● **How to complete this task**: Return the records verbatim.

● **Records from a dataset**:
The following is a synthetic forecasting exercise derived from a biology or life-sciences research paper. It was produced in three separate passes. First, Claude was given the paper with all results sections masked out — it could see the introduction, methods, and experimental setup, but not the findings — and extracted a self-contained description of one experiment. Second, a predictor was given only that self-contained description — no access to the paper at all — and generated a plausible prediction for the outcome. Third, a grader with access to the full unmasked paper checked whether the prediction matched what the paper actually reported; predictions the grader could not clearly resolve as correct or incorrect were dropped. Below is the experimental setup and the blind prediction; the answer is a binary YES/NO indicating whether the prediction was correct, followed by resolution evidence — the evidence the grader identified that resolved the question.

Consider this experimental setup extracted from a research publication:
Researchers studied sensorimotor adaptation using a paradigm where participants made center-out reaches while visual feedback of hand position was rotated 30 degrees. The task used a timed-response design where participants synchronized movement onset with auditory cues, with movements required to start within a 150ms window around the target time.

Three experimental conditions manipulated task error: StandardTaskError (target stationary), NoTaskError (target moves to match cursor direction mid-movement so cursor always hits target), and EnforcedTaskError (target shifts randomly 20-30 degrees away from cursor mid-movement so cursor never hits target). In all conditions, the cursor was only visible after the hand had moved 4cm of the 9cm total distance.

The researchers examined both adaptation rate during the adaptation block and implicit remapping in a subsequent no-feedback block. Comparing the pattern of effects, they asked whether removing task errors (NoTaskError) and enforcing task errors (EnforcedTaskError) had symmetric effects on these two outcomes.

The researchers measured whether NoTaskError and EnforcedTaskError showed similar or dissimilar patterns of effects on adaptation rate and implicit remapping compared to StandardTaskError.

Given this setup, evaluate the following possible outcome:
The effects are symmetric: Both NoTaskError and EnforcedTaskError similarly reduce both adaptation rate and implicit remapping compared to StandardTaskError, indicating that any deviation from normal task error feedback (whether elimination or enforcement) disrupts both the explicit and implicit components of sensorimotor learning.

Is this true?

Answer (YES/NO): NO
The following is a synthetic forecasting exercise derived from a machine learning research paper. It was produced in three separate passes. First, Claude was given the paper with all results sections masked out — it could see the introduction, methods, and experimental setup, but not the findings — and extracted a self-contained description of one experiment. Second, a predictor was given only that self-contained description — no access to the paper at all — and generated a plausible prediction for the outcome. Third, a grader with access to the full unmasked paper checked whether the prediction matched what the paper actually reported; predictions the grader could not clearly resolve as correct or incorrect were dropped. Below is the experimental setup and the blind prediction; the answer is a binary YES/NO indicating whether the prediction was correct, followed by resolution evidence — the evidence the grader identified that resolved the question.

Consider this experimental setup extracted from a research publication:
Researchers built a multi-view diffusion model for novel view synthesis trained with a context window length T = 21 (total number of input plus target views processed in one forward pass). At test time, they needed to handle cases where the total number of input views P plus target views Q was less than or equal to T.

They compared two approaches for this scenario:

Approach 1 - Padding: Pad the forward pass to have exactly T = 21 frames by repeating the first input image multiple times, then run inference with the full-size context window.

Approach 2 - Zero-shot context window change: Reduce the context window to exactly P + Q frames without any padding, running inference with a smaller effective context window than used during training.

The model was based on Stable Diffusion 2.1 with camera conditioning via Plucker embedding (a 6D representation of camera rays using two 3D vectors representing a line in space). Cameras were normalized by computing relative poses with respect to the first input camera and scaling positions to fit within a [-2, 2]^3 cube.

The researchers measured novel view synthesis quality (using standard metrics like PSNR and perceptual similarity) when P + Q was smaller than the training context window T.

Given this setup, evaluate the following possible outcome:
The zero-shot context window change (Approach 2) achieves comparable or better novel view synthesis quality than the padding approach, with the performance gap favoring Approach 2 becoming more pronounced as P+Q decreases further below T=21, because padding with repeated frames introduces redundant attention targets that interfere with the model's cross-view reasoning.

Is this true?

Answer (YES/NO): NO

● **Answer to the problem**:
The following is a synthetic forecasting exercise derived from a biology or life-sciences research paper. It was produced in three separate passes. First, Claude was given the paper with all results sections masked out — it could see the introduction, methods, and experimental setup, but not the findings — and extracted a self-contained description of one experiment. Second, a predictor was given only that self-contained description — no access to the paper at all — and generated a plausible prediction for the outcome. Third, a grader with access to the full unmasked paper checked whether the prediction matched what the paper actually reported; predictions the grader could not clearly resolve as correct or incorrect were dropped. Below is the experimental setup and the blind prediction; the answer is a binary YES/NO indicating whether the prediction was correct, followed by resolution evidence — the evidence the grader identified that resolved the question.

Consider this experimental setup extracted from a research publication:
Researchers studied sensorimotor adaptation using a paradigm where participants made center-out reaches while visual feedback of hand position was rotated 30 degrees. The task used a timed-response design where participants synchronized movement onset with auditory cues, with movements required to start within a 150ms window around the target time.

Three experimental conditions manipulated task error: StandardTaskError (target stationary), NoTaskError (target moves to match cursor direction mid-movement so cursor always hits target), and EnforcedTaskError (target shifts randomly 20-30 degrees away from cursor mid-movement so cursor never hits target). In all conditions, the cursor was only visible after the hand had moved 4cm of the 9cm total distance.

The researchers examined both adaptation rate during the adaptation block and implicit remapping in a subsequent no-feedback block. Comparing the pattern of effects, they asked whether removing task errors (NoTaskError) and enforcing task errors (EnforcedTaskError) had symmetric effects on these two outcomes.

The researchers measured whether NoTaskError and EnforcedTaskError showed similar or dissimilar patterns of effects on adaptation rate and implicit remapping compared to StandardTaskError.

Given this setup, evaluate the following possible outcome:
The effects are symmetric: Both NoTaskError and EnforcedTaskError similarly reduce both adaptation rate and implicit remapping compared to StandardTaskError, indicating that any deviation from normal task error feedback (whether elimination or enforcement) disrupts both the explicit and implicit components of sensorimotor learning.

Is this true?

Answer (YES/NO): NO
The following is a synthetic forecasting exercise derived from a machine learning research paper. It was produced in three separate passes. First, Claude was given the paper with all results sections masked out — it could see the introduction, methods, and experimental setup, but not the findings — and extracted a self-contained description of one experiment. Second, a predictor was given only that self-contained description — no access to the paper at all — and generated a plausible prediction for the outcome. Third, a grader with access to the full unmasked paper checked whether the prediction matched what the paper actually reported; predictions the grader could not clearly resolve as correct or incorrect were dropped. Below is the experimental setup and the blind prediction; the answer is a binary YES/NO indicating whether the prediction was correct, followed by resolution evidence — the evidence the grader identified that resolved the question.

Consider this experimental setup extracted from a research publication:
Researchers built a multi-view diffusion model for novel view synthesis trained with a context window length T = 21 (total number of input plus target views processed in one forward pass). At test time, they needed to handle cases where the total number of input views P plus target views Q was less than or equal to T.

They compared two approaches for this scenario:

Approach 1 - Padding: Pad the forward pass to have exactly T = 21 frames by repeating the first input image multiple times, then run inference with the full-size context window.

Approach 2 - Zero-shot context window change: Reduce the context window to exactly P + Q frames without any padding, running inference with a smaller effective context window than used during training.

The model was based on Stable Diffusion 2.1 with camera conditioning via Plucker embedding (a 6D representation of camera rays using two 3D vectors representing a line in space). Cameras were normalized by computing relative poses with respect to the first input camera and scaling positions to fit within a [-2, 2]^3 cube.

The researchers measured novel view synthesis quality (using standard metrics like PSNR and perceptual similarity) when P + Q was smaller than the training context window T.

Given this setup, evaluate the following possible outcome:
The zero-shot context window change (Approach 2) achieves comparable or better novel view synthesis quality than the padding approach, with the performance gap favoring Approach 2 becoming more pronounced as P+Q decreases further below T=21, because padding with repeated frames introduces redundant attention targets that interfere with the model's cross-view reasoning.

Is this true?

Answer (YES/NO): NO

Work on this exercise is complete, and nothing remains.